When I first entered the workforce more than twenty years ago, men called me “sweetie” and “honey.” But industries from tech to finance to health care have come a long way since then. Women are not only increasingly welcomed, but most often respected, at the table. Not only do 44 percent of companies have three or more women in their C-suite, according to a McKinsey study, but companies with women executives actually make more money.
This is not only because of #MeToo, the Equal Rights movement, or even gender activism at all (although these movements were important and much-needed). It’s because people who get results are respected, and women are getting results.
Corporate America was once a place where women were rarely seen or heard. In the 1950s, women took lunch orders and typed letters. By the 1980s, some women had offices of their own. By the 1990s, women had started taking leadership roles in the workplace, largely in companies that targeted female consumers (think Jill Barad, who became CEO of Mattel in 1997). Women entrepreneurs, like Martha Stewart, Donna Karan and Oprah Winfrey, began developing female-centric empires of their own.
Today, however, there’s been a shift in business and tech leadership. Women aren’t confined to roles in fashion, beauty or children’s products anymore. They’re assuming executive roles right alongside their male counterparts, regardless of the industry.
In 1995, there were no female CEOs at all on the Fortune 500 list. Today, there are 33. And most of them are running companies that have just as much to do with men’s interests as women’s. Mary Barra is running General Motors. Marillyn Hewson heads Lockheed-Martin. Corie Barry is CEO of Best Buy. Lynn Good is running Duke Energy.
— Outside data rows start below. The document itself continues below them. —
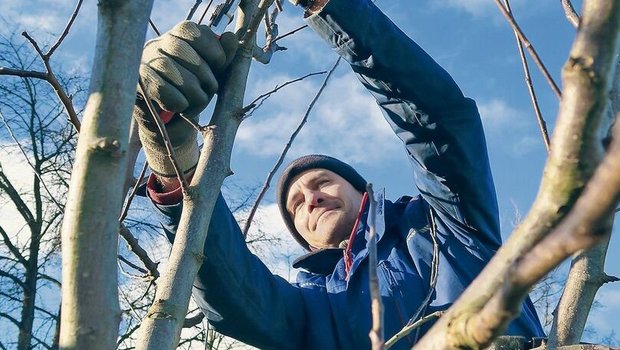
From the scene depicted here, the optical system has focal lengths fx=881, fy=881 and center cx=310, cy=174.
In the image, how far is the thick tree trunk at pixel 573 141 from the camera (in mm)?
706

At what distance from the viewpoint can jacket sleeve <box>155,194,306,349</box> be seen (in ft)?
8.87

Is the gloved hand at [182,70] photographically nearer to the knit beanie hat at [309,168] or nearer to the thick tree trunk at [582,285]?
the thick tree trunk at [582,285]

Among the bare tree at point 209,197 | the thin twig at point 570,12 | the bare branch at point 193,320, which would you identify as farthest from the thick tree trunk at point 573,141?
the bare branch at point 193,320

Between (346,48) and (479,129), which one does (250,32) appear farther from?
(479,129)

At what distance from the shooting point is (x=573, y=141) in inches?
28.2

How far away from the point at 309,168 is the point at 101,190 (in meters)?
2.64

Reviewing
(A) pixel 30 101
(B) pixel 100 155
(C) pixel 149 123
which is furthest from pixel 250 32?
(A) pixel 30 101

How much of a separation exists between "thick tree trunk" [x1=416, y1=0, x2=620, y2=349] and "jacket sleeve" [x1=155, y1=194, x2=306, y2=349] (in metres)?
1.83

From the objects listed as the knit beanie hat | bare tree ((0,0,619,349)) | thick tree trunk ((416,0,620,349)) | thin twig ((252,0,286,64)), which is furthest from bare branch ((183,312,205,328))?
thick tree trunk ((416,0,620,349))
It used to be that women could only make products for women. Now, women are leading industries that make products — period. And that’s what gave me chills at CES this year. As a mother raising five daughters, I don’t see any limits for them.
At CES, I’m reminded why women are finding such great success in tech leadership. Innovation is, at its core, about finding a better way to do something. And that’s something that women are often uniquely positioned to do. The dishwasher was invented by a woman who realized that water pressure would be a better way to clean dishes than scrubbers. A woman first thought of using natural gas, rather than wood, to heat homes (the beginning of central heating). Women invented the disposable diaper, the windshield wiper and Caller ID, as well as more unexpected items like the circular saw and the airplane muffler.
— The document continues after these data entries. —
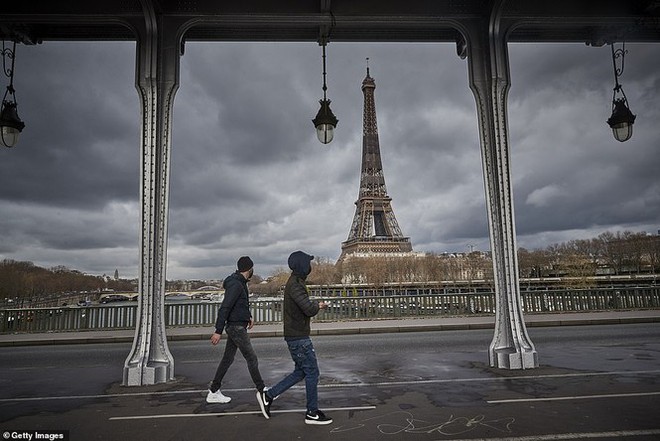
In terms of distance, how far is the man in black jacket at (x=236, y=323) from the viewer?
545 centimetres

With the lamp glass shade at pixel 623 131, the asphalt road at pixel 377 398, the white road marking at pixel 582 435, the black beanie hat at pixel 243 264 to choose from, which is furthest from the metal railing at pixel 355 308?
the white road marking at pixel 582 435

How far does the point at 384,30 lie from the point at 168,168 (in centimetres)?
494

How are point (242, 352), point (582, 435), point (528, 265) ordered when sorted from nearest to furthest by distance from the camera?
point (582, 435), point (242, 352), point (528, 265)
Today, women are using AI to develop drugs for Parkinson’s disease, launching self-driving bus services and creating new energy solutions like the Soccket, a soccer ball that can charge a battery with the kinetic energy from being kicked. Last year at CES, Chandra Devam of Aris MD debuted a system that uses virtual reality to overlay patients’ diagnostic images onto them during surgery, a kind of guided map for surgeons. And at CES 2020, Quibi CEO Meg Whitman, former CEO at eBay and Hewlett-Packard and all-around powerhouse, unveiled an exciting new digital storytelling form with her company’s innovative ‘Turnstyle’ technology.
There is still progress to be made. I still frequently attend meetings where I’m the only woman in the room. But at CES, that definitely hasn’t been the case. I’m one of tens of thousands of women passionate about the potential of tech, and I can’t wait to take my own daughters back there in the coming years.
Heather Combs is chief revenue officer of 3Pillar Global.